MiR-148a overexpression attenuates viability in T24 and UM-UC-3 cells

Based upon our results from the expression analysis of miR-148a in UCCB cell lines, we hypothesized that re-expression of miR-148a might lead to an inhibition of cellular growth. The T24 and UM-UC-3 cell lines were chosen for subsequent functional studies as they represent the two classes of relative expression. To determine if miR-148a overexpression attenuates cellular viability, both cell lines were transfected with 0, 10, 25, or 50nM miR-148a mimic and dose response was assessed by proliferation assays (Fig. 1B). As hypothesized, we found miR-148a overexpression results in decreased cell growth and that this effect was dose dependent. Since the 50nM dose was most effective, all subsequent studies used this dose. Using qPCR, we were able to confirm overexpression of miR-148a (Fig. 1C). Further studies of cellular viability using colony formation assays also demonstrated a strong attenuation of cellular growth in cells treated with miR-148a mimic (Fig. 1D). These results taken together demonstrate that miR-148a exerts a growth inhibitory effect in UCCB cells.

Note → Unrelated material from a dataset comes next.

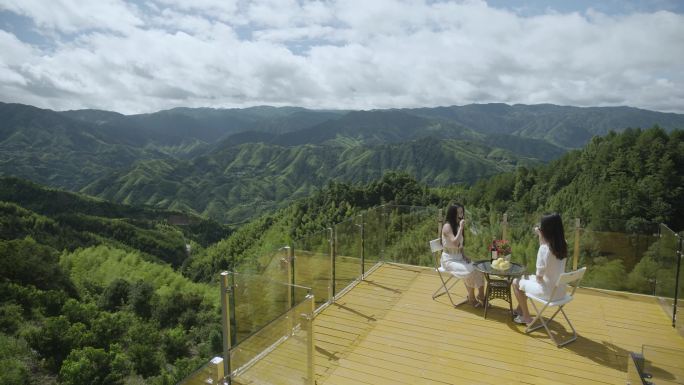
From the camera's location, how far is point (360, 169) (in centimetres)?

MiR-148a does not attenuate cellular viability via cell cycle inhibition

The above data suggests that miR-148a acts as a tumor suppressor in the context of UCCB but does not differentiate between cell cycle inhibition and increased apoptosis. To address this question, flow cytometry was used to detect cell cycle changes of T24 and UM-UC-3 cells treated either with the miR-148a mimic or a control oligonucleotide (Fig. 2A). In T24 cells, there was no statistically significant G1 or G2/M arrest that could account for the observed decrease in viability of miR-148a transfected cells. Surprisingly, there was an increase in S-phase. In UM-UC-3 cells overexpressing miR-148a, there was no change in S-phase and similar to T24, no G1 arrest. However, in UM-UC-3 cells, there was a statistically significant increase in the G2/M population of miR-148a mimic treated cells. Although this could lead to some proliferative inhibition, these results taken together suggest that cell cycle retardation is not the primary mechanism by which miR-148a overexpression inhibits cellular viability.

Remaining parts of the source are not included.